Le rosé l’allié parfait de certains mets chinois

Ainsi, d’après les données recueillies par Wine Intelligence, 56% des consommateurs de vins importés affirment consommer des blancs de temps en temps, une tendance inexistante ne serait-ce qu’il y a cinq ans. Lors d’une conférence organisée récemment dans le cadre de Vinexpo, un représentant du géant chinois Cofco a noté que dans certains magasins pékinois, les vins blancs constituent désormais entre 15 et 20% des ventes. La disparition progressive des achats de vins sous forme de cadeau au profit d’une consommation personnelle, de même qu’une meilleure transparence tarifaire et le recours de plus en plus fréquent à des formations, encouragent les Chinois à explorer davantage leurs goûts personnels. Peut-être même à envisager l’association entre les vins et les mets. « Certes il y a des freins à son développement en Chine, notamment des aléas au niveau du transport, mais le vin rosé par exemple se marie naturellement avec la cuisine chinoise », affirme John H. Isacs, directeur de la société de communication Enjoy Gourmet. Il en est de même pour les blancs dans un pays où l’on consomme volontiers poissons et fruits de mer, notamment sur la côte dans des provinces comme Canton.

 

Les femmes, un rôle moteur essentiel

Outre la voie gastronomique, les alternatives au vin rouge peuvent également trouver grâce auprès des femmes. « Parmi les très grandes dynamiques dont tout producteur de vins effervescents ou blancs devrait être conscient, il faut citer la population féminine de cadres supérieurs sur les marchés de premier rang que sont Pékin, Shanghai, Guangzhou et Shenzhen », souligne John H. Isacs. « Elles prennent leurs propres décisions et s’affirment beaucoup plus qu’avant. Elles ont leur propre ordinateur portable, leur iPhone ou autre téléphone de qualité, et elles ont les moyens de s’offrir du vin.
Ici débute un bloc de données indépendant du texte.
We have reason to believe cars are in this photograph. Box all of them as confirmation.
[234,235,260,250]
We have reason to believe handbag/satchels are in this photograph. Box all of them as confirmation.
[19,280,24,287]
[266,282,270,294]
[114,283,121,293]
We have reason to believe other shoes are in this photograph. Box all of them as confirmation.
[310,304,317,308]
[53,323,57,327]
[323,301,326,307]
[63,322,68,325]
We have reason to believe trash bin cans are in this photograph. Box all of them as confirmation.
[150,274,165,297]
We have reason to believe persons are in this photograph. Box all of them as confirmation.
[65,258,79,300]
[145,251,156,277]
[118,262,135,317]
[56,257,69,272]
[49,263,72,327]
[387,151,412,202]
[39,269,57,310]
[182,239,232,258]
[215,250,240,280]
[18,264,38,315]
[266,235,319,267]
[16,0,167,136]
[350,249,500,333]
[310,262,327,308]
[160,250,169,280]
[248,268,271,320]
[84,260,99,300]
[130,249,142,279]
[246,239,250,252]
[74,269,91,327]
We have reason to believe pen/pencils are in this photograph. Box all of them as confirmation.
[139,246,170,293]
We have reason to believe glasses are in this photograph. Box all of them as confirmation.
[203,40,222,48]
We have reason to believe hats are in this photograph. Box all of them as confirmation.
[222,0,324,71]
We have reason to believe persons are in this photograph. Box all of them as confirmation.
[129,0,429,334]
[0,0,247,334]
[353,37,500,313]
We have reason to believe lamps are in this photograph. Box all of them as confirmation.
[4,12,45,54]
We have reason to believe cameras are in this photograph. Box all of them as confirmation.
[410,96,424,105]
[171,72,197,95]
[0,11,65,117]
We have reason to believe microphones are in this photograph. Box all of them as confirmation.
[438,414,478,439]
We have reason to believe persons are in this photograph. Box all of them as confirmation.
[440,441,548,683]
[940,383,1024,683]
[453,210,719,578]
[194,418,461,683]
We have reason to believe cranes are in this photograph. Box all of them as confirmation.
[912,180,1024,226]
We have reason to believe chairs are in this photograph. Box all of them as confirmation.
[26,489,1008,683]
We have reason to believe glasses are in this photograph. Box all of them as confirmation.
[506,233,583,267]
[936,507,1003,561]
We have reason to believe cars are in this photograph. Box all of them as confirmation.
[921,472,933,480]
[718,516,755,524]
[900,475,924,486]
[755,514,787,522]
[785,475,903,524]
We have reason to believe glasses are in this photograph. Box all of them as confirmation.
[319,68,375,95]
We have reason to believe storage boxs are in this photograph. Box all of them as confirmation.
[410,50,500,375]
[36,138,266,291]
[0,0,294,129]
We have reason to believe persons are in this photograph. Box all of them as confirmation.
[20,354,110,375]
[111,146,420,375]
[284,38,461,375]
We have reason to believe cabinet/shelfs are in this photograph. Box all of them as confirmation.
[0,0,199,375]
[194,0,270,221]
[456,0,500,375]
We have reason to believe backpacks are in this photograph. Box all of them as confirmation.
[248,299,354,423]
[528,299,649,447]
Pour moi, la femme va jouer un rôle significatif et bénéfique sur l’avenir de styles de vins qui n’avaient pas réussi à percer jusqu’à présent, notamment les blancs et les effervescents ». Enfin, pour Wine Intelligence, les réseaux sociaux et la culture « selfie » sur WeChat seront également décisifs pour créer le buzz autour de ces « nouvelles » catégories. « La plateforme prédominante en matière de réseaux sociaux, WeChat, a mis les jeunes consommateurs en ébullition et a favorisé l’expérimentation ; il est devenu le cordon ombilical social et informatif pour la plupart des jeunes consommateurs urbains de vins, et peut rapidement transformer un nouveau concept en tendance virale ».